Desperate young Guatemalans try to reach the US even after horrific deaths of migrating relatives
In the small town of Comitancillo in Guatemala’s mostly Indigenous highlands, two murals memorialize the nearly two dozen local migrants who died in mass tragedies en route to the United States recently
COMITANCILLO, Guatemala (AP) — Every night for nearly two years, Glendy Aracely Ramírez has prayed by the altar in her parents’ mud-brick bedroom where, under a large crucifix, is a picture of her sister Blanca. The 23-year-old died alongside 50 other migrants in a smuggler’s tractor-trailer in Texas.
“I ask God for my family’s health and that I might get to the United States one day.
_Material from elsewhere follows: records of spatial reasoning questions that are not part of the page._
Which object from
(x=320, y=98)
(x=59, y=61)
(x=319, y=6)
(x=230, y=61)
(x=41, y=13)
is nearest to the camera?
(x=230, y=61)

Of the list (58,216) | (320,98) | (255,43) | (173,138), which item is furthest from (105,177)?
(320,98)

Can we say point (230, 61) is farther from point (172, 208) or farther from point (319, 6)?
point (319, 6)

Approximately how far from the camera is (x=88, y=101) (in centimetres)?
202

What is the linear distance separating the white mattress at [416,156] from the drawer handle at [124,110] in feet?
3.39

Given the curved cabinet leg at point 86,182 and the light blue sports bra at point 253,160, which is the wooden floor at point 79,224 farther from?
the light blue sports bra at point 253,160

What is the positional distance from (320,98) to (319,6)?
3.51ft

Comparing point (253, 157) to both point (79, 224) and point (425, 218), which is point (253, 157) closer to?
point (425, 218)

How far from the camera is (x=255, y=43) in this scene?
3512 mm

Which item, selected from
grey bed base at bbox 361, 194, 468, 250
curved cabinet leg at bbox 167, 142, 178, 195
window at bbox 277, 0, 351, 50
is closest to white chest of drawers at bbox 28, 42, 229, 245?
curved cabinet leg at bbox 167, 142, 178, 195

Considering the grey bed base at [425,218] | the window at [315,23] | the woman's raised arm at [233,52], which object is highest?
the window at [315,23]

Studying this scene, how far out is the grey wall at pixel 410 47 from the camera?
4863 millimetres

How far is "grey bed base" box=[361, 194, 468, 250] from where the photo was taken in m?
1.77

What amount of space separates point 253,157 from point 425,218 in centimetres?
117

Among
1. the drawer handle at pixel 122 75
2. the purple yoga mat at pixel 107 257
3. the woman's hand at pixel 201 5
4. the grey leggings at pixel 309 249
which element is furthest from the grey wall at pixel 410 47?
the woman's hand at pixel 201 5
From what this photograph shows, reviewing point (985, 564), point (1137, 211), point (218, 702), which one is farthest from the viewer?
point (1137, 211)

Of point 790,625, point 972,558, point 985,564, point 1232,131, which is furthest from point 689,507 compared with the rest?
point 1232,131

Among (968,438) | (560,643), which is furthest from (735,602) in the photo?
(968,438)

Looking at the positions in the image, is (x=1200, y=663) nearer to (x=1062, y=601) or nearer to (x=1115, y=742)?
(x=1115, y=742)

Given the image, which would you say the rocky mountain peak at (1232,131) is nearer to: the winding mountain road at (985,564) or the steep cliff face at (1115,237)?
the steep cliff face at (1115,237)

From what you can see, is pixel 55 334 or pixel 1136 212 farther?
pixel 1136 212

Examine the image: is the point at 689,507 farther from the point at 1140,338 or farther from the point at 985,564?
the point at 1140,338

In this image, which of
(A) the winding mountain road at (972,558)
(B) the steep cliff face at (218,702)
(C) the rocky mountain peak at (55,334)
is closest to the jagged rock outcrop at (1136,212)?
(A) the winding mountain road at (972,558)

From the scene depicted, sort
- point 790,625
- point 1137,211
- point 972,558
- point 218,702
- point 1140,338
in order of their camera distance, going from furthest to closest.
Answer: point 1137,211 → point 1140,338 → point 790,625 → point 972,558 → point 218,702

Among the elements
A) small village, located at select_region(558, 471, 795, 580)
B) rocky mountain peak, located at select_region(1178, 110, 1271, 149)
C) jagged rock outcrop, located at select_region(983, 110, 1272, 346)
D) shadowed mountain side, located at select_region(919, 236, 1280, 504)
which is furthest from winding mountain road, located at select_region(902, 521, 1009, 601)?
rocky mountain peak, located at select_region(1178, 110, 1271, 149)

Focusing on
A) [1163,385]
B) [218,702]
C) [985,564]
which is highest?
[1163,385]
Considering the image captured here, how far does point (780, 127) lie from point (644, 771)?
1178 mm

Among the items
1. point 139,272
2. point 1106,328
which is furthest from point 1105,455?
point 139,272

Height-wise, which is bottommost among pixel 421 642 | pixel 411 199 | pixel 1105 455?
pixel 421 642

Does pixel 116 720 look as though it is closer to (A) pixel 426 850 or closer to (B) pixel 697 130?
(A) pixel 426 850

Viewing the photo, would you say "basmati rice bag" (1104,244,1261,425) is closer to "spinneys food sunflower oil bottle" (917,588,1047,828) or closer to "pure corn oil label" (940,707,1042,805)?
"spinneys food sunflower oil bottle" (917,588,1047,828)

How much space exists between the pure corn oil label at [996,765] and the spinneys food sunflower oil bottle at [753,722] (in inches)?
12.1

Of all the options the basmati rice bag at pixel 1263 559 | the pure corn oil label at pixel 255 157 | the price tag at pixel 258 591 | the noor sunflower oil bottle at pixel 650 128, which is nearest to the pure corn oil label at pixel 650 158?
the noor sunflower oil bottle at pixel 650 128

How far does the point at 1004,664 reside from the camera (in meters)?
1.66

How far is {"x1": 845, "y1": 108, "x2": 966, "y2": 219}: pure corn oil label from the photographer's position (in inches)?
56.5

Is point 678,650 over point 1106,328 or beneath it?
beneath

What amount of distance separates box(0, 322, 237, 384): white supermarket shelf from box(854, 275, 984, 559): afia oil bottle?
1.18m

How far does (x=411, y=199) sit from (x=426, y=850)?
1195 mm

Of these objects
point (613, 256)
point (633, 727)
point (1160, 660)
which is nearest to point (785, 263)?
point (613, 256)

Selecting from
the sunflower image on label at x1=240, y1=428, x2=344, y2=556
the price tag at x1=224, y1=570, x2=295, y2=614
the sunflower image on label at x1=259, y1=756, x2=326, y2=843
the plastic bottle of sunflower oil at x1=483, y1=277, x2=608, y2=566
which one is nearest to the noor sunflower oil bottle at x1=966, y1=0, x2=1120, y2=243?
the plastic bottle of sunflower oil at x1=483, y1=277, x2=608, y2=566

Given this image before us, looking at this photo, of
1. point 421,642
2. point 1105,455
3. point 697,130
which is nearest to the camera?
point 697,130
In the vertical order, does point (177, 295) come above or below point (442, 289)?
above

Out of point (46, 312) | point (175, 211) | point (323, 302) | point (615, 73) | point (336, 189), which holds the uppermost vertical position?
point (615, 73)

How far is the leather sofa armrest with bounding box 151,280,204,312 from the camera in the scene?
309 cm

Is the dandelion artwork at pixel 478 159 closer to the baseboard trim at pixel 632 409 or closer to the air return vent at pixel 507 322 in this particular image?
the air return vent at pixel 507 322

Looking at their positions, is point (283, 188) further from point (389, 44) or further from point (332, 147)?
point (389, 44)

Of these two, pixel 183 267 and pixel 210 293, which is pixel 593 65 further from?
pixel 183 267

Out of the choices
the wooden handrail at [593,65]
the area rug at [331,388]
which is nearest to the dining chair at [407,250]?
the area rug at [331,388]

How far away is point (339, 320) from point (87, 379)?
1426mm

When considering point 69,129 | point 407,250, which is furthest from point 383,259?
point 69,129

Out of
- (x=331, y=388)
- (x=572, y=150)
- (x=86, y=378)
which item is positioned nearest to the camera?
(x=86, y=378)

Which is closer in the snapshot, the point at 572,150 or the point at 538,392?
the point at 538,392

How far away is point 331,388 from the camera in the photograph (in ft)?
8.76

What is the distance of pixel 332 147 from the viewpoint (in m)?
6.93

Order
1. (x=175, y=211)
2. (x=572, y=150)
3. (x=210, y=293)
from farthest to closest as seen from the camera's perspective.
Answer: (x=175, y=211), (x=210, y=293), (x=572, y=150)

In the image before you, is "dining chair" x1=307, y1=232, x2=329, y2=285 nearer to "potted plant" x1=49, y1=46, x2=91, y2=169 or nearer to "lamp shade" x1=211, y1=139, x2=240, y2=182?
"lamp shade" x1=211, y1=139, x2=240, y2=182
My mom asks God that she won’t have to see another accident,” said Glendy, 17, who has already packed a small backpack for her own journey from the family’s home 8,900 feet (2,700 meters) up in Guatemala’s highlands.
Her “coyote” postponed it for a few days because of a flare-up in violence among Mexican drug cartels that control migrants’ routes to the United States, but she is undeterred.
Tens of thousands of youths from this region would rather take deadly risks — even repeatedly — than stay behind where they see no future. Blanca’s fatal journey was her third attempt to reach the U.S.